_Textauszug_:
▽
Les petits metiers de Paris - Jean-Michel Le Corfec

  • Jean-Michel Le Corfec
    Les petits metiers de Paris
    Editions Sud Ouest
    ISBN 287901882X



    Ich liebe ja diese ollen Postkarten, die man auf jedem französichen Flohmarkt findet, und die nicht etwa Landschaften, Städtchen oder Sehenswürdigkeiten zeigen, sondern folkloristische Darstellungen, teils mit derben Reimen, oder aber Alltagsszenen der kleinen Leute.


    In diesem schönen Bildband sind nun solche Karten aus dem Paris des Beginns des letzten Jahrhundert versammelt. In alphabetischer Reihenfolge werden Kleingewerbetreibende, eben jene petits metiers, dargestellt, von A wie „Arracheurs de dents“ (Zahnzieher? Zahnausreißer? Keine Ahnung, wie da das deutsche Wort lautet) bis W wie Wattman (ein mir bis dahin unbekannter Anglizismus, einfach ein Straßenbahnfahrer, der paradoxerweise im Deutschen Kondukteur hieß). Neben den abgebildeten Postkarten gibt es auch immer einen kurzen Text, der das jeweilige Gewerbe erklärt, in einem übrigens sehr blumigen, aber doch gut verständlichem französisch.


    Viele dieser Berufe gibt es auch heute noch, Zeitungsverkäufer oder überhaupt Verkäufer allen möglichen Spittels, auch wenn die Art des Spittels sich im Laufe des Jahrhundert geändert hat. Mobile Eis-, Fisch- und Gemüseverkäufer, auch solche mit provisorischen, schnell abgebauten Büdchen, trifft man am Montmartre auch noch heute (aus wenn sich die heutzutage aus den Reihen wahrscheinlich „illegaler“ Afrikaner rekrutieren), Waschmittel, Fähnchen- und Eselsmilchverkäufer trifft man dagegen eher selten.
△
_Datenzeilen_:
▽
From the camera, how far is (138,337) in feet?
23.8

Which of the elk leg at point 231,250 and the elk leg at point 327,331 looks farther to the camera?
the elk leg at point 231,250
△
_Ziel_: Führen Sie die Besprechung des Bildbands über die kleinen Pariser Gewerbe im Anschluss an ihren letzten Satz weiter.

_Antwort_:
    Andere Berufe sind dagegen heutzutage vollständig verschwunden: Chevriers (Ziegenhirten), die mit ihren Herden durch die Stadt zogen und ihre solvente Kundschaft mit frisch gemolkener Milch versorgten, Encaustiqueurs (mobile Putzmänner, die das Parkett der Wohlhabenden reinigten und bohnerten) oder die Matelassieres, die am Ufer der Seine Matratzen herstellten oder reparierten.


    Interessant ist dabei auch der gesellschaftliche Kontext, in dem diese Postkarten entstanden. Denn eigentlich zeigen sie den Kontrast in einer Klassengesellschaft, in dem der eine, weitaus größere Teil sich abmühte, um vielleicht einen kleinen Zipfel Glück zu erfassen, im Normalfall jedoch wahrscheinlich nur das nackte Überleben erreichte, während einem kleinen, wohlhabenden Teil der Bevölkerung ein Heer von Dienstwilligen zu Verfügung stand. Welch Unterschied zu den großbürgerlichen Darstellungen der Belle Epoque!


    Andererseits zeigt es aber auch eine sich herausbildendes Interesse des Bürgertums am Fremden, Andersartigen. Seien es nun die eigentümlichen Sitten und Gebräuche der Bretonen oder eben der Überlebenskampf der „kleinen Leute“: Plötzlich werden die, die bísher weitestgehend unbeachtet die Gesellschaft am Laufen hielten, sichtbar. Das ist sicherlich auch dem Durchbruch der Fotografie zu verdanken, und freilich lässt sich eine gewisser Voyeurismus nicht verleugnen, aber für uns Nachgeborenen erlaubt es einen zumindest flüchtigem Einblick in das Leben vor über hundert Jahren.


    Ich habe dieses Buch übrigens für zehn Euro an einer französischen Tankstelle ergattert, der deutsche amazon-Preis also eher ein Fantasiepreis. Amazon.fr ist da deutlich günstiger.

    Menschen sind für mich wie offene Bücher, auch wenn mir offene Bücher bei Weitem lieber sind. (Colin Bateman)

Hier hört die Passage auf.